Guiné 63/74 - P15752: Notas de leitura (808): “Spínola”, de Luís Nuno Rodrigues, A Esfera dos Livros, 2010 (2) (Mário Beja Santos)

1. Mensagem do nosso camarada Mário Beja Santos (ex-Alf Mil, CMDT do Pel Caç Nat 52, Missirá e Bambadinca, 1968/70), com data de 13 de Abril de 2015:

Queridos amigos,
Na releitura desta obra de Luís Nuno Rodrigues fui agradavelmente surpreendido por um dado que já era óbvio na primeira leitura: o investigador deixa bem escarrapachado que Spínola nunca se furtou a informar os seus superiores sobre a evolução militar, em todas as fases críticas, nos cinco anos em que foi Comandante-Chefe. Se é facto que vai ziguezaguear em Maio de 1973, aceitando inicialmente a retração do dispositivo, prontamente se apercebeu que ficaria manietado no coração da Guiné, perdendo o controlo das franjas e desconhecendo inteiramente o que a guerrilha e a Organização da Unidade Africana preparavam depois da declaração unilateral de independência.
Spínola deixa a Guiné mas o mito ficara intocado e apresentar-se-á como o militar providencial no Largo do Carmo.

Um abraço do
Mário


Spínola e a evolução militar da Guiné (1968-1973) (2)

Beja Santos

A correspondência trocada entre Spínola e os seus superiores, no comando da Guiné, à luz do trabalho desenvolvido por Luís Nuno Rodrigues na biografia que escreveu sobre o mediático homem do monóculo, A Esfera dos Livros, 2010, torna claro, a despeito de certos excessos de pendor melodramático que a verificação que era transmitida sobre a evolução militar era fiável e baseada em dados fundamentados. 

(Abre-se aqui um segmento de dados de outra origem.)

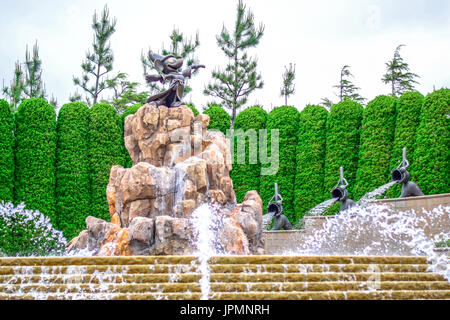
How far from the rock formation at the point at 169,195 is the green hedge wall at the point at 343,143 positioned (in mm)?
6158

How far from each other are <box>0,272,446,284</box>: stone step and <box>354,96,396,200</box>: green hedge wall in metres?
10.3

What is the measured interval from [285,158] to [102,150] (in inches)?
269

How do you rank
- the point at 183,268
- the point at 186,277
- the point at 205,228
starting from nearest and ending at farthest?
the point at 186,277, the point at 183,268, the point at 205,228

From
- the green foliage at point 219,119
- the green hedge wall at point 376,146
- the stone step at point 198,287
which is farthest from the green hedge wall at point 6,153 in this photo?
the green hedge wall at point 376,146

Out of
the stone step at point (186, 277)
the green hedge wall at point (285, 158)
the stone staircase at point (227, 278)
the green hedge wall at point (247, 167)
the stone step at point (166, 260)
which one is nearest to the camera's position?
the stone staircase at point (227, 278)

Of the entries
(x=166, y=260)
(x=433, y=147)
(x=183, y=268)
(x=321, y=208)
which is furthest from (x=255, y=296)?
(x=433, y=147)

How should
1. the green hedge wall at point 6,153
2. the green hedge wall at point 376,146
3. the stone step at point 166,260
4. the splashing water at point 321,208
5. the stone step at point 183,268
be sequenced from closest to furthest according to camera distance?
the stone step at point 183,268 < the stone step at point 166,260 < the green hedge wall at point 6,153 < the splashing water at point 321,208 < the green hedge wall at point 376,146

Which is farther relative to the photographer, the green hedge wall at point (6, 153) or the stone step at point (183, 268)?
the green hedge wall at point (6, 153)

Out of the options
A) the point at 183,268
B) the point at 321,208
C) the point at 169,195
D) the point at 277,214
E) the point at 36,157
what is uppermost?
the point at 36,157

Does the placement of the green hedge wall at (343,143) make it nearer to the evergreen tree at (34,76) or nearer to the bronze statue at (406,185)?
the bronze statue at (406,185)

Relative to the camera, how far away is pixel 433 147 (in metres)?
16.8

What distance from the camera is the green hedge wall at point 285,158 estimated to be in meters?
19.4

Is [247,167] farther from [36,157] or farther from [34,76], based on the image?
[34,76]

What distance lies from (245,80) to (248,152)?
10319 millimetres
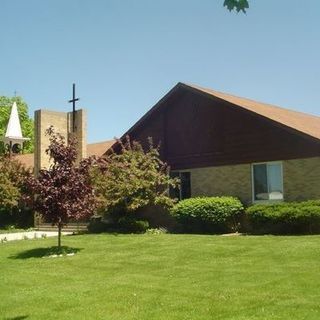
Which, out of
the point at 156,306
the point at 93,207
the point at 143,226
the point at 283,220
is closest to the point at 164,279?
the point at 156,306

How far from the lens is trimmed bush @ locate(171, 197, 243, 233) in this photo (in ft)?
75.4

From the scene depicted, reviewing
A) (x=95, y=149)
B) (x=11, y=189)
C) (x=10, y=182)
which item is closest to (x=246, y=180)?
(x=11, y=189)

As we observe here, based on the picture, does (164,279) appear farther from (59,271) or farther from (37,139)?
(37,139)

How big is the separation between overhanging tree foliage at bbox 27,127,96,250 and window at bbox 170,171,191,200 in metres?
9.50

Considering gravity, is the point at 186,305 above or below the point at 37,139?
below

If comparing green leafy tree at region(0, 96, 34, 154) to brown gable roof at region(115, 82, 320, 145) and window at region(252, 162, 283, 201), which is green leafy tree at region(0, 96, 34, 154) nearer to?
brown gable roof at region(115, 82, 320, 145)

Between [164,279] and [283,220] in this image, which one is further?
[283,220]

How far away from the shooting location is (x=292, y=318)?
839 cm

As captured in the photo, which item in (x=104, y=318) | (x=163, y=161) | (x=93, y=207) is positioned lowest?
(x=104, y=318)

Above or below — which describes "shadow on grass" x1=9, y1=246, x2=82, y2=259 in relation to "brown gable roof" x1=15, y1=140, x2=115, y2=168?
below

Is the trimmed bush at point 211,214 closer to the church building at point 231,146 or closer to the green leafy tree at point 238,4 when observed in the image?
the church building at point 231,146

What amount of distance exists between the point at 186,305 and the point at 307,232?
461 inches

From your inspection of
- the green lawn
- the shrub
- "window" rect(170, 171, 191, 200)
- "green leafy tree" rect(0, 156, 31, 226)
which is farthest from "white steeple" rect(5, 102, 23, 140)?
the green lawn

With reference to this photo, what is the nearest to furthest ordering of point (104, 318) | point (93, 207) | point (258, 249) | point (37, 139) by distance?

Não cabe, neste tipo de apontamentos, explanar sobre o desenvolvimento económico e social que Spínola imprimiu à província. Terá certamente sentido ver como ele pretendeu encontrar soluções políticas confiando que Marcello Caetano apostasse numa política de “autonomia progressiva”. Os dois encontram-se no Buçaco no Verão de 1970, Caetano trabalha na proposta de revisão condicional. Spínola compromete-se a enviar um documento, envia-lhe em Outubro um relatório que servirá de base ao seu livro "Portugal e o Futuro"; relatório que ele intitulará “Algumas ideias sobre a estruturação política da Nação”

Sente-se animado pela tese federativa. Mas, inexoravelmente, caminhava-se para a deterioração das relações. Spínola aspirava a uma candidatura presidencial, Caetano aposta em manter Américo Tomás. A chamada Ala Liberal parecia entusiasmada com a eventual candidatura de Spínola à presidência da república. Depois Spínola é repreendido por Caetano quando concedeu uma entrevista ao Diário de Lisboa. E visando uma solução negocial para o problema guineense, Spínola pede a Caetano para se encontrar com Senghor. Sabemos como posteriormente Caetano desautorizou Spínola para novos encontros, na correspondência de ambos transparece um tom discordante onde outrora havia coloquialidade. 

Segundo Luís Nuno Rodrigues, em Outubro de 1972, Spínola, em férias no Luso, recebeu uma mensagem urgente do inspetor Fragoso Allas, o responsável pela PIDE da Guiné, dizendo que Amílcar Cabral estava na disposição de ir a Bissau conferenciar consigo e, inclusivamente, com o próprio Marcello Caetano. Este continua a rejeitar qualquer tipo de contactos. 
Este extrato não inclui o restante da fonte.